-- begin Material for this exercise --

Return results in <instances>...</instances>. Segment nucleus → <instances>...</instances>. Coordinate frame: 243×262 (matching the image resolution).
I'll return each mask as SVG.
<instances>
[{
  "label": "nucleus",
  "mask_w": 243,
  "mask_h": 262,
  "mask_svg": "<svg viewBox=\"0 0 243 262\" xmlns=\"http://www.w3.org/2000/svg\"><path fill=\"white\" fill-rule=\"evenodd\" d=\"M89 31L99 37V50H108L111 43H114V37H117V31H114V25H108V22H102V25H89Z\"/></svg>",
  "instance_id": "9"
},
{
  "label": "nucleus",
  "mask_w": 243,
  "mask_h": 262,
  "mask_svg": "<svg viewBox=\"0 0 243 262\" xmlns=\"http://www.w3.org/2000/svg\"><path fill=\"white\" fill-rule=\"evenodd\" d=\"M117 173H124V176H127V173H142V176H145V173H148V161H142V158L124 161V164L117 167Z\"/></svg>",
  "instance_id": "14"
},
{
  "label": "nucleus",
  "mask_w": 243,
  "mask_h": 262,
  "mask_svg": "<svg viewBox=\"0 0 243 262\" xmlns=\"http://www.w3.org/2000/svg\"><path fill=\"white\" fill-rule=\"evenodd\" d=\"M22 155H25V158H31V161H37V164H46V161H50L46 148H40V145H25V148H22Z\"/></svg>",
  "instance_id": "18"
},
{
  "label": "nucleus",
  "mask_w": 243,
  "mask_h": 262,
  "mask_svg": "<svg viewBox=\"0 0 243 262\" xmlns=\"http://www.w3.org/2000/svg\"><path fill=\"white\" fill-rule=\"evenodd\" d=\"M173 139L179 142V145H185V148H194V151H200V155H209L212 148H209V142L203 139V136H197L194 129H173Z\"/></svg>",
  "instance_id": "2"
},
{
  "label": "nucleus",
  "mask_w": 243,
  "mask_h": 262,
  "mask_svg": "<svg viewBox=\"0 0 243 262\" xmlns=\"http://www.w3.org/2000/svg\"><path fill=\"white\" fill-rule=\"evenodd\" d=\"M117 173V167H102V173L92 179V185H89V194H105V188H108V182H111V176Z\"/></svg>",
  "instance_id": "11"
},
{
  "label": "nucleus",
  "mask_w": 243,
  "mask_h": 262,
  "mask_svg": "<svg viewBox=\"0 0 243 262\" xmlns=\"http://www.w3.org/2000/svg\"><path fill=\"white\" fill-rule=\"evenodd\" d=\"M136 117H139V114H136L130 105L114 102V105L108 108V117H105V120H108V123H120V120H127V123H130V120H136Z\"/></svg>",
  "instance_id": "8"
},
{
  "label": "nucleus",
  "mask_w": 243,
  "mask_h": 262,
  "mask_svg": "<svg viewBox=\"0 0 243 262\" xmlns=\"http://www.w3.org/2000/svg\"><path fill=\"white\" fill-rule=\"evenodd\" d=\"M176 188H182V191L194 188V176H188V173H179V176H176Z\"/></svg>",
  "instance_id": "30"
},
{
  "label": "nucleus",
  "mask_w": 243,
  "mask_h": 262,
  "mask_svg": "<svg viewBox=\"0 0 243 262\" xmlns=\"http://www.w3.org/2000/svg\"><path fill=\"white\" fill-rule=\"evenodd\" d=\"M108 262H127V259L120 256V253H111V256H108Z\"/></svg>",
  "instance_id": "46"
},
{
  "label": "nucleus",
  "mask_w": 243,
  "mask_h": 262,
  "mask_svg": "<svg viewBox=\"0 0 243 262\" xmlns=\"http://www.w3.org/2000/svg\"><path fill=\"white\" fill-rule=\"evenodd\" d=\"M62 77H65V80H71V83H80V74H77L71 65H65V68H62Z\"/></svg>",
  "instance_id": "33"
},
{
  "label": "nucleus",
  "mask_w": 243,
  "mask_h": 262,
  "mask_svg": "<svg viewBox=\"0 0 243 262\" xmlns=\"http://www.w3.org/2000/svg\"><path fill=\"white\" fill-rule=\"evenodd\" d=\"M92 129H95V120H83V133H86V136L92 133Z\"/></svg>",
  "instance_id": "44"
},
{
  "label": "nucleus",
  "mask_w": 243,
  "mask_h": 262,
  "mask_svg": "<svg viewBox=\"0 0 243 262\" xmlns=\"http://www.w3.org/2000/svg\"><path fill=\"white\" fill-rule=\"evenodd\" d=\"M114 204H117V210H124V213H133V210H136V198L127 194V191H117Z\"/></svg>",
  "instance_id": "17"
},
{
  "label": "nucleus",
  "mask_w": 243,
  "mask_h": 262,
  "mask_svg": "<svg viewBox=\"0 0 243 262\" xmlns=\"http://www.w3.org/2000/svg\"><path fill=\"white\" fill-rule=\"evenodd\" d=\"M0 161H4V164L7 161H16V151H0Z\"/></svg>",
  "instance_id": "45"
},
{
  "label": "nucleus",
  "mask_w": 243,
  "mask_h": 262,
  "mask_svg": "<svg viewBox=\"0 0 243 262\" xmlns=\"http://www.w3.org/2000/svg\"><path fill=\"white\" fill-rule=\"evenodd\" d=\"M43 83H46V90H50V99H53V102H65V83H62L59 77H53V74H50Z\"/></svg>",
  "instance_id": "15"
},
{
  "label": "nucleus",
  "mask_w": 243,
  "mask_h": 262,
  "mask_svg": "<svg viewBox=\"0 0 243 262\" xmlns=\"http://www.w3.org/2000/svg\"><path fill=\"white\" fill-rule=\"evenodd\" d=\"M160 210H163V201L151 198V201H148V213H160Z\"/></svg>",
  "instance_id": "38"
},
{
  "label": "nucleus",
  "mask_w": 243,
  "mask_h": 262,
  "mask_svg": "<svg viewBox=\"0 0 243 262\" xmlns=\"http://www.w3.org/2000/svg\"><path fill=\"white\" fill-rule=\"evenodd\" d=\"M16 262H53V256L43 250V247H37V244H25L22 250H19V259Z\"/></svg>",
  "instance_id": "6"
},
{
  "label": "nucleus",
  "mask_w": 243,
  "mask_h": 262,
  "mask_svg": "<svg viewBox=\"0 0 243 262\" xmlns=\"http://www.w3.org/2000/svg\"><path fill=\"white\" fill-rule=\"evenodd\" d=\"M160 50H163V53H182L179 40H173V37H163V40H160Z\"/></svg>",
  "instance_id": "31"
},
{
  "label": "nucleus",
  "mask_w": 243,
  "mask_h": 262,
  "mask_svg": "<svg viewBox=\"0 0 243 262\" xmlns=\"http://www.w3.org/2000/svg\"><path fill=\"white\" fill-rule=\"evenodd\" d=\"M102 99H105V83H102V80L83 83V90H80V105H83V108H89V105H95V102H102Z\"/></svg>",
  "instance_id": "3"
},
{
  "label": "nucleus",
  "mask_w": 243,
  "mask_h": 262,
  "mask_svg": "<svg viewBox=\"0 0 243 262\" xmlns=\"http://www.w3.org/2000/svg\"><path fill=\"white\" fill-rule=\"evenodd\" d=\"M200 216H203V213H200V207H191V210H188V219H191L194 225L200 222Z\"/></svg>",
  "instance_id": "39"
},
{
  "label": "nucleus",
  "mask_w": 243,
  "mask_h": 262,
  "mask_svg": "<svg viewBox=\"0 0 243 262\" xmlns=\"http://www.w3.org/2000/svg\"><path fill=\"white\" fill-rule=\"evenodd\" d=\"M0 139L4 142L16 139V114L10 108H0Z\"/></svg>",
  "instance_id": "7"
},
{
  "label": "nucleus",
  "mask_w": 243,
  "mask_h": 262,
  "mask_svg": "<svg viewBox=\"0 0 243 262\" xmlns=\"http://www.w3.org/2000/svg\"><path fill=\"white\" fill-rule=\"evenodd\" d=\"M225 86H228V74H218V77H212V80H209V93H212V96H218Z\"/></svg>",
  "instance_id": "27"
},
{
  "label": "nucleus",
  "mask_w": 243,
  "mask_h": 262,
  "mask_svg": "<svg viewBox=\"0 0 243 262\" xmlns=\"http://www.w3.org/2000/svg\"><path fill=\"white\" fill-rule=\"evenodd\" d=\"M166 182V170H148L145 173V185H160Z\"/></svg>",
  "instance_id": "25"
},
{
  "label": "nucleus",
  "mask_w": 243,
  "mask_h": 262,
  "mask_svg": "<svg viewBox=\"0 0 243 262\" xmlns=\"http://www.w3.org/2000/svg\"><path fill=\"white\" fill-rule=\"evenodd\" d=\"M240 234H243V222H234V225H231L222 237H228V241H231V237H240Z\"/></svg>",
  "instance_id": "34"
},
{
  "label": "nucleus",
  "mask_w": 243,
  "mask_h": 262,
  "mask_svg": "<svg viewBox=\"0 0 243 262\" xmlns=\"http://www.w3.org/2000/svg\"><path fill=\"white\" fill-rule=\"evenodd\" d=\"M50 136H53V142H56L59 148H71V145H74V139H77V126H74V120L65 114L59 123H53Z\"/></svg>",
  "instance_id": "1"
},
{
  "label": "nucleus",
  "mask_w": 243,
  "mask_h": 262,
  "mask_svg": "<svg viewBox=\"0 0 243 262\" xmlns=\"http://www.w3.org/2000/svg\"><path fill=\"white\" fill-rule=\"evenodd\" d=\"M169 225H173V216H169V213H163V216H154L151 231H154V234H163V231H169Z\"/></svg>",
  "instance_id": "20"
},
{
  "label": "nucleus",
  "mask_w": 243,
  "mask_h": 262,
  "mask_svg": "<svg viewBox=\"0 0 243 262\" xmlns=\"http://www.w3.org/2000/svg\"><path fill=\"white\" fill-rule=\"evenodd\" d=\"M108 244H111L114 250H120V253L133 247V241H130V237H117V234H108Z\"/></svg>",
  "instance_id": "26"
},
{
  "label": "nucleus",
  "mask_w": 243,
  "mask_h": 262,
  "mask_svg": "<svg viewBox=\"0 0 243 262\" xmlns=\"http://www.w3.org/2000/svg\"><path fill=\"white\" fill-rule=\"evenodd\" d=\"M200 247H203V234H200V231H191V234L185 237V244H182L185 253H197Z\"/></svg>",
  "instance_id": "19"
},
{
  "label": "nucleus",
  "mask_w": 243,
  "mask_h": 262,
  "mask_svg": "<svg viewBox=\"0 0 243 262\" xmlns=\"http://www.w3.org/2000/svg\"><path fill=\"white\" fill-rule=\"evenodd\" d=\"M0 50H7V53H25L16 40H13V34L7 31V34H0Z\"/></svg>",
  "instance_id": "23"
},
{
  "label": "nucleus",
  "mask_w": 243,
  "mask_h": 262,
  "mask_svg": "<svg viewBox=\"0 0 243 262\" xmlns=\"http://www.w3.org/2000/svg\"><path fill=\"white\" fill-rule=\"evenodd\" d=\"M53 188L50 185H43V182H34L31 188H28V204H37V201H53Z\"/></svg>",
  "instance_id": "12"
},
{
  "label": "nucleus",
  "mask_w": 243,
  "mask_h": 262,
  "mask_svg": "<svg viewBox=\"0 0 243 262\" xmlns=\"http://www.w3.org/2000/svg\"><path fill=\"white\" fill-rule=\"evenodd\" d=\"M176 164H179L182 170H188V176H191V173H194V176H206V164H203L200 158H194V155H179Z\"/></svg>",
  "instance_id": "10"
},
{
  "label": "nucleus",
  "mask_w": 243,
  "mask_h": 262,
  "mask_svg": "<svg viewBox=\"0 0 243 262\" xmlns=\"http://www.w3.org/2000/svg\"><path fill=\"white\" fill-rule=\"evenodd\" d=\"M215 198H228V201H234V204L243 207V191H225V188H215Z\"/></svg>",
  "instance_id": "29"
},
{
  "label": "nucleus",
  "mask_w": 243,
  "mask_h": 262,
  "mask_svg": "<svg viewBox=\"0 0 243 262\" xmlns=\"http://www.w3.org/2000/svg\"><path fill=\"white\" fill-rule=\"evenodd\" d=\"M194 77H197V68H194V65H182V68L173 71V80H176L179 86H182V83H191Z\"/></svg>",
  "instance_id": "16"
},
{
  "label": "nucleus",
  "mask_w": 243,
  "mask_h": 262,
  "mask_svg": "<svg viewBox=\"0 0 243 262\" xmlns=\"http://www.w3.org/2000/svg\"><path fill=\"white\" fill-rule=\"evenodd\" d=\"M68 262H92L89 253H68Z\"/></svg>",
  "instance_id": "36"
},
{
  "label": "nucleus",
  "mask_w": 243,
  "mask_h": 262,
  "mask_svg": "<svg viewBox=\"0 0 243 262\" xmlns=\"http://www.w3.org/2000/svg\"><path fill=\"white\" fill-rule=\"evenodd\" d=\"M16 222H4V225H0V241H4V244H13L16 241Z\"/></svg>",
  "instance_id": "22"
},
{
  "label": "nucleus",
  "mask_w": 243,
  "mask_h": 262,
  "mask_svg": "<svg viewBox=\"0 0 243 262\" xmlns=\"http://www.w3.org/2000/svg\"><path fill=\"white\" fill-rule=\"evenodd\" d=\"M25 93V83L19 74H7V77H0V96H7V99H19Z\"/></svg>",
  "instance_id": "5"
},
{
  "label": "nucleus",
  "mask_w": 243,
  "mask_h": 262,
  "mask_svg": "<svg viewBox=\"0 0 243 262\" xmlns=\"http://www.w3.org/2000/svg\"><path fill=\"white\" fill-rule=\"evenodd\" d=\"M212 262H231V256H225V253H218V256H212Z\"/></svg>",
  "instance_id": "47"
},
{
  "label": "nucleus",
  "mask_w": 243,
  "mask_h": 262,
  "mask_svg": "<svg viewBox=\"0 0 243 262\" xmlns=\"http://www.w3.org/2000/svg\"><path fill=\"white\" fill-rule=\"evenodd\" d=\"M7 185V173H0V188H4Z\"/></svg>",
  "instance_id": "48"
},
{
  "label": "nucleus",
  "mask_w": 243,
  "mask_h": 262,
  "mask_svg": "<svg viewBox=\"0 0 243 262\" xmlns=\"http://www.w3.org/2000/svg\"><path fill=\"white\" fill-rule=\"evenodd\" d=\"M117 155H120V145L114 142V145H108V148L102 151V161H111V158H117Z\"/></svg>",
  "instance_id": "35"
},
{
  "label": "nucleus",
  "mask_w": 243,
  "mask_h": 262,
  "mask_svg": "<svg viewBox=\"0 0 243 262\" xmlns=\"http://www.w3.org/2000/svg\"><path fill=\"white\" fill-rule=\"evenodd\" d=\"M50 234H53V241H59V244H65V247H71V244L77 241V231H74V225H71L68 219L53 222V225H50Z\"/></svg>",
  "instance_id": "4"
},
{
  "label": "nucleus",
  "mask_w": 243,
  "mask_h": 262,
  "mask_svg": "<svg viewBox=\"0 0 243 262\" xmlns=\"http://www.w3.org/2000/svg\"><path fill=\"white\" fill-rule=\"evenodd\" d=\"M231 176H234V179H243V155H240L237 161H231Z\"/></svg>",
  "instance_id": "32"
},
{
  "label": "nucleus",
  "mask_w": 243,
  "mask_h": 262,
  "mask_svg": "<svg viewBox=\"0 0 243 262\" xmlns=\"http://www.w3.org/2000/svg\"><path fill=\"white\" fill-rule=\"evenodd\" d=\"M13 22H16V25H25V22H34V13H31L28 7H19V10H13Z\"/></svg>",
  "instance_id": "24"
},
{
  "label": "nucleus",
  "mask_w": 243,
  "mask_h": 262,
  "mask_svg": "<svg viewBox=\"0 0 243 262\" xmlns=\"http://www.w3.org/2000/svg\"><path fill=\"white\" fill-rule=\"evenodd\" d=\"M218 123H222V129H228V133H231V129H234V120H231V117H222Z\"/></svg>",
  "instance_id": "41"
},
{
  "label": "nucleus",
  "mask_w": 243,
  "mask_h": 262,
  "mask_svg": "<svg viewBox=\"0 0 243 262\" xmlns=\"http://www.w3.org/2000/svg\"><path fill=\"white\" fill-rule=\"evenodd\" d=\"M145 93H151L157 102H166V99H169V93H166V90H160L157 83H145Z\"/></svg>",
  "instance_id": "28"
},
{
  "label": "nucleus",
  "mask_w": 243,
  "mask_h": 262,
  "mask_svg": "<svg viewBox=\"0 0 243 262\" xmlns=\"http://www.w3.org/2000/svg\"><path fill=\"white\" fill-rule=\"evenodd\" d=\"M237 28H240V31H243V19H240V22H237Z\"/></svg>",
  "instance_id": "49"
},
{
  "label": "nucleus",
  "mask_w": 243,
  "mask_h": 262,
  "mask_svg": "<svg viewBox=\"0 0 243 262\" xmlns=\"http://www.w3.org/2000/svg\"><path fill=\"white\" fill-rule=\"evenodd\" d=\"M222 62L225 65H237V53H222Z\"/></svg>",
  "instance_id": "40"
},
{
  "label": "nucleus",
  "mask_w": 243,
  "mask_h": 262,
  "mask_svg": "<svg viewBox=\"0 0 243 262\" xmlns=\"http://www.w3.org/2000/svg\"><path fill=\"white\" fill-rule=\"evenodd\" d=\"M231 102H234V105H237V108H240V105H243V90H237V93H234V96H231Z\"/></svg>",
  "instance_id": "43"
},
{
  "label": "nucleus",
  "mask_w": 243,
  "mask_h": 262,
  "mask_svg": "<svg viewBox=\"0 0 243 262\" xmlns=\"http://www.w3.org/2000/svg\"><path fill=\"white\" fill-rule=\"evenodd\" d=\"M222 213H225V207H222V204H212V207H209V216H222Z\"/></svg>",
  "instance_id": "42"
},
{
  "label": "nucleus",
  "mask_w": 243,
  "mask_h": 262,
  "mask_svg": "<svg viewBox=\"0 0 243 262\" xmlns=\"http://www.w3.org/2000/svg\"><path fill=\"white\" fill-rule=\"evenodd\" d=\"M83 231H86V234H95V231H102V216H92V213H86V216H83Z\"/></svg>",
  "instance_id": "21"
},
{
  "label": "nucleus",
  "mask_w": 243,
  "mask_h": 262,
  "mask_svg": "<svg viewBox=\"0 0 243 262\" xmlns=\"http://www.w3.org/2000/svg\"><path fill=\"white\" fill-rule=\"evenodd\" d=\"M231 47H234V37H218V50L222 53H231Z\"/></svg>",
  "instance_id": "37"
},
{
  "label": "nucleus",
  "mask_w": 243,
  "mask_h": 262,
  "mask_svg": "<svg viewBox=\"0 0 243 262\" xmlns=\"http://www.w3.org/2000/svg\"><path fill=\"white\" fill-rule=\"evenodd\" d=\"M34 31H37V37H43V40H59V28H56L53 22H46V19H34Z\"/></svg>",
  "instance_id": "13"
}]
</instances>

-- end Material for this exercise --

--- Description of the task ---
Return every line of the data above that contains the string "instances", matching case exactly.

--- Response ---
Return results in <instances>...</instances>. Segment nucleus → <instances>...</instances>. Coordinate frame: 243×262 (matching the image resolution).
<instances>
</instances>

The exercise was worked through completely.